A person at this level of misophonia may feel the need to “sarcastically” mimic the offending sound or snap at the person making the sound. Some people report having a need to scream. At this level, people have reported experiencing physiological reactions such as muscles becoming tenser.
A person experiencing Level Seven reports not being able to be distracted from the trigger sound and needs the sound to cease immediately. They may remove themselves from the trigger event abruptly, inappropriately and/or verbally insist that the offending person immediately cease making the noise.
This level generates an intensified level of stress (as reported by respondents). All of the symptoms and reactions listed so far are in play. A person may become verbally assaultive, may threaten some action that will make the offending sound stop or has other extreme thoughts about how to handle the situation.

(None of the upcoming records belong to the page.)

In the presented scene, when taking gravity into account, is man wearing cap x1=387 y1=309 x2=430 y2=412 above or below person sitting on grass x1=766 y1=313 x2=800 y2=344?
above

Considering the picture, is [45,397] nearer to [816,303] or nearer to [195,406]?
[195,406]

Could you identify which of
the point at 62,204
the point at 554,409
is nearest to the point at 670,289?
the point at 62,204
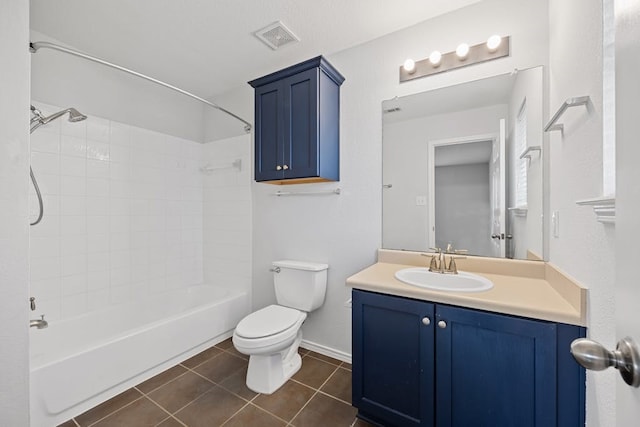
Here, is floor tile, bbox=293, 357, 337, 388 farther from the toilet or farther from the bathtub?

Level Nine seems to be marked by a very intense hatred of the sound(s) and can elicit a desire to strike out at or forcefully make the problematic sound cease using inappropriate or excessive methods. People have reported using some kind of self-induced pain as a distraction. Some people say they have thoughts about using violence and many comments left indicate how prevalent this reaction is at very high levels of distress.
At this level of the spectrum, people report having had violent behavior. They say they have physically attacked another person or have caused themselves some significant degree of harm.
While I’ve only rarely gotten all the way to the ‘9’ point on the scale, and never to the ’10,’ I’ve also rarely been below a level ‘3.’ I hope to help you understand that I don’t mean to be a jack-ass when you are making those noises, I’m just dealing with some really intense feelings.
The solution, if you can call it that, is that I’ve taken to being that guy who wears ear buds wherever I go. I’ve found that by playing low level music or podcasts, I can still hear most conversations directed at me, while also relieving my psychosis by not hearing most of the ‘little’ things. Knowing why I do that may not make it any better, but it might make you despise me a little less!